Chapitre 63.
L'œil coincé dans le viseur, le doigt sur la gâchette. Le souffle calme, apaisé, presque au ralenti. L'esprit vide, débarrassé des angoisses et préoccupations. La cible en vue, au centre de la mire, dans l'alignement du canon.
« LA FETE DE YUEI EST OUVERTE !! »
Elle pressa la détente, superposant l'explosion des feux d'artifice au bruit du déclencheur de son appareil photo. Puis, d'un geste rapide, Haruka sauta de son poste d'observation pour rejoindre à toute allure le cœur de l'action.
Les attractions venaient d'ouvrir leurs portes tandis que les stands avaient lancés leurs activités. Des élèves de tout âge et de toute filière déambulaient dans les grandes allées du Festival, les yeux émerveillés devant le travail accompli par leurs camarades. Une musique entraînante faisait vibrer les haut-parleurs recouvrant les cris des élèves surexcités par l'évènement.
La jeune fille fendit la foule à toute vitesse, se focalisant sur son objectif pour ne pas songer à cette impression de vide que lui faisait le Festival cette année. Plus rapide que jamais, elle se précipita sur le premier point de son long plan de la journée. Arrivée à destination, elle se fit la plus discrète possible et mitrailla le premier stand de confiseries, ne perdant pas une miette de l'animation qui y régnait.
Puis, elle se précipita sur une seconde attraction, ne limitant pas le nombre de ses clichés, avant de bondir sur un troisième stand, puis un quatrième. Discrète comme une souris, elle entra dans l'espace de la filière de maintenance et entreprit de prendre en photo les étudiants accompagnés de leurs créations mécaniques. Tous se prêtèrent gentiment au jeu et prirent la pose avec une petite fierté et beaucoup de modestie. Tous, sauf une certaine élève aux cheveux roses qui, avec plus de fierté que de modestie, n'arrivait à se décider de la pose qu'elle devait prendre devant son monstre de fer, et qui se permettait de dicter à la jeune fille dans quel angle précisément elle devait photographier son « bébé ». L'heure tournant, et parce qu'elle avait autre chose à faire, Haruka finit par quitter l'endroit avec seulement un cliché d'une Hatsume grimaçante et plutôt floue. Autre raison qui avait poussé la jeune fille à partir aussi rapidement : le robot de la rose avait doucement commencé à sentir le brûlé...

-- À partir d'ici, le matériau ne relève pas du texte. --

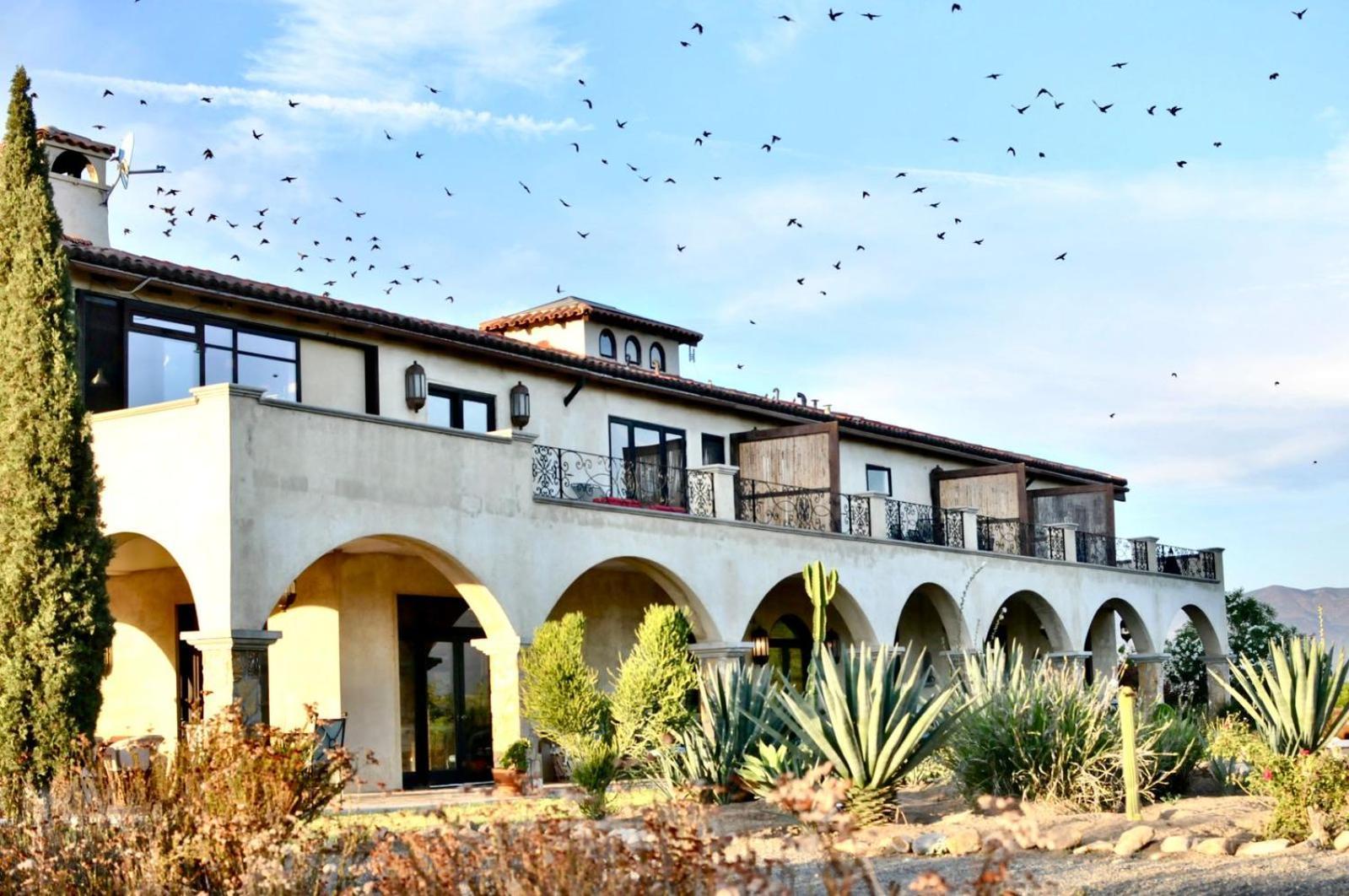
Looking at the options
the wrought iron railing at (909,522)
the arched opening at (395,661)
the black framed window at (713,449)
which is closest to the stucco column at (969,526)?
the wrought iron railing at (909,522)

Tout en courant de toutes ses forces, Haruka jeta un coup d'œil à sa montre avant de redoubler d'efforts. Sans hésitation, elle se précipita dans une étrange et sombre maison grinçante, son appareil photo toujours attaché à son cou.
La jeune fille déambula dans l'étrange bâtiment pendant de longues minutes. Ayant abandonnée son rythme de course effrénée pour une marche plus lente et précautionneuse, elle s'arrêtait de temps à autres pour saisir quelques clichés de l'insolite lieu. Puis, au détour d'un long couloir couvert de fausses toiles d'araignées, Haruka découvrit une pièce un peu plus vaste dénuée de tout meuble. Un sourire s'afficha sur ses lèvres.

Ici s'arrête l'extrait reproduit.